通过TCP方式访问ES(只支持java),ES官方的发展规划中在将在7.0版本开始废弃TransportClient,8.0版本中完全移除TransportClient

REST

通过http API的方式访问ES(没有语言限制)

Low Level REST Client (少用)
High Level REST Client(常用,推荐使用)
  1. 引入依赖
   <dependency>
            <groupId>org.elasticsearch.client</groupId>
            <artifactId>elasticsearch-rest-high-level-client</artifactId>
            <version>6.8.10</version>
   </dependency>
   <dependency>
            <groupId>org.elasticsearch</groupId>
            <artifactId>elasticsearch</artifactId>
            <version>6.8.10</version>
   </dependency>
  1. 配置项配置项(.properties文件)
#es搜索引擎配置
es.host=localhost
es.port=9200
es.scheme=http
  1. 加载配置类
@Configuration
public class ESConfig {

    @Value("${es.host}")
    private String host;
    @Value("${es.port}")
    private Integer port;
    @Value("${es.scheme}")
    private String scheme;

    @Bean
    public RestHighLevelClient restHighLevelClient() {
        return new RestHighLevelClient(
                RestClient.builder(
                        new HttpHost(host, port, scheme) ));
    }

}

  1. 工具类
@Component
@Slf4j
public class EsUtil<T> {

    public static final char UNDERLINE = '_';

    @Autowired
    @Qualifier(value = "restHighLevelClient")

:: 任务说明 ::
能否把上面这篇讲 Java 接入 ES 客户端的文本从头到尾原样重新打一遍？ 后面的材料用不到。

已保存的材料:
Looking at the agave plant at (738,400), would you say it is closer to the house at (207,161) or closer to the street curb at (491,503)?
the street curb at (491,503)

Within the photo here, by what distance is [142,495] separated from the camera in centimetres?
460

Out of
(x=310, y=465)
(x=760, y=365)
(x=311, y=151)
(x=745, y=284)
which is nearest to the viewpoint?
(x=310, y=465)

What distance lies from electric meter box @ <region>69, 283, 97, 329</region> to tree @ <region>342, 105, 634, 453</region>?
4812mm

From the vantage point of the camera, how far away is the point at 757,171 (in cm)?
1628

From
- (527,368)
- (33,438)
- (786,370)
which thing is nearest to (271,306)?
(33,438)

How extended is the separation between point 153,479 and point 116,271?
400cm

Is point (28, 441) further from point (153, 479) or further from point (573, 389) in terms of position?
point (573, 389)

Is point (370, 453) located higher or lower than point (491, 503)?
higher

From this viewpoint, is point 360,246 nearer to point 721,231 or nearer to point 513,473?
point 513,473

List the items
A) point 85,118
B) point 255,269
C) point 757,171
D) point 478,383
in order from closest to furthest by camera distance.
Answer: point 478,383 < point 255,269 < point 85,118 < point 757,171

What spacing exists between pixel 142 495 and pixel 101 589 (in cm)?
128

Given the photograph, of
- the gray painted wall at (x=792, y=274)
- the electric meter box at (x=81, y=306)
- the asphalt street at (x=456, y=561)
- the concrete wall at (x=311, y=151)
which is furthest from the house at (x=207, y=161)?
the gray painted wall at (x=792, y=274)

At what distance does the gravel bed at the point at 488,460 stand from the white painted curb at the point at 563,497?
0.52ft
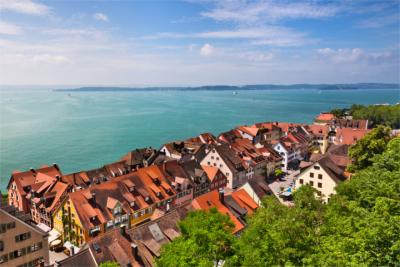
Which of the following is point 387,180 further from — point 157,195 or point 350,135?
point 350,135

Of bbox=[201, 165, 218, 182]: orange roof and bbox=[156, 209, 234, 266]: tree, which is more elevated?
bbox=[156, 209, 234, 266]: tree

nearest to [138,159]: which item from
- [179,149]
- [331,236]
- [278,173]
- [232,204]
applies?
[179,149]

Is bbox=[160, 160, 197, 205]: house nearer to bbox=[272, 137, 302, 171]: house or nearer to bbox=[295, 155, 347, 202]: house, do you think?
bbox=[295, 155, 347, 202]: house

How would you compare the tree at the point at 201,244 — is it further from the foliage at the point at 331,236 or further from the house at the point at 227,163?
the house at the point at 227,163

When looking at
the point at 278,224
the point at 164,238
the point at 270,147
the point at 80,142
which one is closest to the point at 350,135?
the point at 270,147

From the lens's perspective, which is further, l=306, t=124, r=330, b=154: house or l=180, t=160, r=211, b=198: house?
l=306, t=124, r=330, b=154: house

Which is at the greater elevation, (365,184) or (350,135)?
(365,184)

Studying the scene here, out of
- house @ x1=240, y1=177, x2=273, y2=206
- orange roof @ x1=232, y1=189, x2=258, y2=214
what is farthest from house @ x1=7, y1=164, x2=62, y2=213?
house @ x1=240, y1=177, x2=273, y2=206

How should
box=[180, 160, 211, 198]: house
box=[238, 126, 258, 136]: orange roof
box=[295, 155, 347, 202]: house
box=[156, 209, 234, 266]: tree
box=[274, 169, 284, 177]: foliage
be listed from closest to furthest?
box=[156, 209, 234, 266]: tree → box=[295, 155, 347, 202]: house → box=[180, 160, 211, 198]: house → box=[274, 169, 284, 177]: foliage → box=[238, 126, 258, 136]: orange roof

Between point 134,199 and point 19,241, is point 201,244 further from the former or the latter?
point 134,199
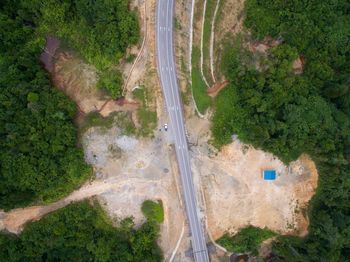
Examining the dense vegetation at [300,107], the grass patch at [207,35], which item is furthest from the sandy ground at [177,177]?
the dense vegetation at [300,107]

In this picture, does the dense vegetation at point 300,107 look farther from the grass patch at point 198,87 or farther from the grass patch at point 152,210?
the grass patch at point 152,210

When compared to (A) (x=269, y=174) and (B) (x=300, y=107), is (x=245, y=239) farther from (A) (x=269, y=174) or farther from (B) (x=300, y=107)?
(B) (x=300, y=107)

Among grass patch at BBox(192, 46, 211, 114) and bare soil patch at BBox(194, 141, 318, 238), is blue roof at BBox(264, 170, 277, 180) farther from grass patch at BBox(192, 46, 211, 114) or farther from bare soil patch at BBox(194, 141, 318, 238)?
grass patch at BBox(192, 46, 211, 114)

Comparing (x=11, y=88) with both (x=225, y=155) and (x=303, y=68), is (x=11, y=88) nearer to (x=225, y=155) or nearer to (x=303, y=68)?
(x=225, y=155)

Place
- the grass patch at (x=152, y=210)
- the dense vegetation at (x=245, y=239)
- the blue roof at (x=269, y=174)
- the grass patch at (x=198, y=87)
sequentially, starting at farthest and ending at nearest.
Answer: the dense vegetation at (x=245, y=239) → the grass patch at (x=198, y=87) → the blue roof at (x=269, y=174) → the grass patch at (x=152, y=210)

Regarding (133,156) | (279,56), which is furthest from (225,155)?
(279,56)

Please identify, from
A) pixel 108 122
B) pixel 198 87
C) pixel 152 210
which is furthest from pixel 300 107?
pixel 108 122
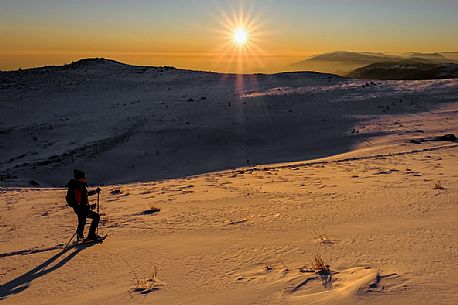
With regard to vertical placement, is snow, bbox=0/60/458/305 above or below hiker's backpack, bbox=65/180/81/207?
below

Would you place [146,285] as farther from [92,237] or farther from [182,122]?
[182,122]

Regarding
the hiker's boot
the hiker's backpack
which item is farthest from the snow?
the hiker's backpack

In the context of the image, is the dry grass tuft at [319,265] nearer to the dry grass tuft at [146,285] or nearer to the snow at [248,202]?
the snow at [248,202]

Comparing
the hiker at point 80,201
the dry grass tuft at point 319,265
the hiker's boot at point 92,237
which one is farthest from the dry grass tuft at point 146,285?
the hiker at point 80,201

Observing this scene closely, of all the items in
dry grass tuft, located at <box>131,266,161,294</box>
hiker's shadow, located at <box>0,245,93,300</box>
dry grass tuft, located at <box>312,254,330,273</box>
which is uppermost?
dry grass tuft, located at <box>312,254,330,273</box>

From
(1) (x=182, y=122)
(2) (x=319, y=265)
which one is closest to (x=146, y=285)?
(2) (x=319, y=265)

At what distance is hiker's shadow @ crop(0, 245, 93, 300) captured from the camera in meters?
5.77

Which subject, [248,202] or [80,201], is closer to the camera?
[80,201]

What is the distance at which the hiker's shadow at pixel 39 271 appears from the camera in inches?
227

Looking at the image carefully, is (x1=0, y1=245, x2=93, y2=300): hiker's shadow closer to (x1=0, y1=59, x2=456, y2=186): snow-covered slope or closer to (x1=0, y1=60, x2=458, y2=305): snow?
(x1=0, y1=60, x2=458, y2=305): snow

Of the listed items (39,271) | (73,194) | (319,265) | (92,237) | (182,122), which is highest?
(182,122)

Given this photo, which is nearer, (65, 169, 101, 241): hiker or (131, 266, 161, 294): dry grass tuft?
(131, 266, 161, 294): dry grass tuft

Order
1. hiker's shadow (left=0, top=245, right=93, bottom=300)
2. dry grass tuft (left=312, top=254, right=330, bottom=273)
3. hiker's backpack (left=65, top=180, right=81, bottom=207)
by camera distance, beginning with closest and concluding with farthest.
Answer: dry grass tuft (left=312, top=254, right=330, bottom=273), hiker's shadow (left=0, top=245, right=93, bottom=300), hiker's backpack (left=65, top=180, right=81, bottom=207)

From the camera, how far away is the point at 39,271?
6387mm
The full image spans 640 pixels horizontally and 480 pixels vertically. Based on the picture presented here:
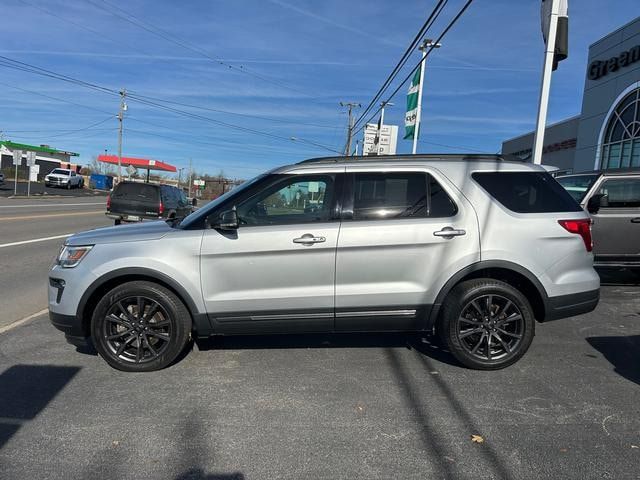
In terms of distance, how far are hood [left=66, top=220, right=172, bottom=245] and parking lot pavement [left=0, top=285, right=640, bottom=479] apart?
117 centimetres

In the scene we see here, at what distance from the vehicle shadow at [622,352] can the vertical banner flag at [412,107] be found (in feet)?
39.8

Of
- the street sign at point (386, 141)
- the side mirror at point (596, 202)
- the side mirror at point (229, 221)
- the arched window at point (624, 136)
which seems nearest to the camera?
the side mirror at point (229, 221)

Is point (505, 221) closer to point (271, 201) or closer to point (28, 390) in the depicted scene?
point (271, 201)

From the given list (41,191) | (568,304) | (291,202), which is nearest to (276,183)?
(291,202)

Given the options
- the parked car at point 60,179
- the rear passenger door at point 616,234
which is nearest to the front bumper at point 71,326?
the rear passenger door at point 616,234

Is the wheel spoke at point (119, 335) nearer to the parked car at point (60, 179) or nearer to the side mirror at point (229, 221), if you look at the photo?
the side mirror at point (229, 221)

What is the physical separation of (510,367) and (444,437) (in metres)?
1.60

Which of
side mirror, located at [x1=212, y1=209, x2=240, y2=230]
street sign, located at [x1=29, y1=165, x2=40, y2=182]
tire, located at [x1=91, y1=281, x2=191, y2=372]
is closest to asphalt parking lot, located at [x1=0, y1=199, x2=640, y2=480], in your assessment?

:: 任务答复 ::
通过TCP方式访问ES(只支持java),ES官方的发展规划中在将在7.0版本开始废弃TransportClient,8.0版本中完全移除TransportClient

REST

通过http API的方式访问ES(没有语言限制)

Low Level REST Client (少用)
High Level REST Client(常用,推荐使用)
  1. 引入依赖
   <dependency>
            <groupId>org.elasticsearch.client</groupId>
            <artifactId>elasticsearch-rest-high-level-client</artifactId>
            <version>6.8.10</version>
   </dependency>
   <dependency>
            <groupId>org.elasticsearch</groupId>
            <artifactId>elasticsearch</artifactId>
            <version>6.8.10</version>
   </dependency>
  1. 配置项配置项(.properties文件)
#es搜索引擎配置
es.host=localhost
es.port=9200
es.scheme=http
  1. 加载配置类
@Configuration
public class ESConfig {

    @Value("${es.host}")
    private String host;
    @Value("${es.port}")
    private Integer port;
    @Value("${es.scheme}")
    private String scheme;

    @Bean
    public RestHighLevelClient restHighLevelClient() {
        return new RestHighLevelClient(
                RestClient.builder(
                        new HttpHost(host, port, scheme) ));
    }

}

  1. 工具类
@Component
@Slf4j
public class EsUtil<T> {

    public static final char UNDERLINE = '_';

    @Autowired
    @Qualifier(value = "restHighLevelClient")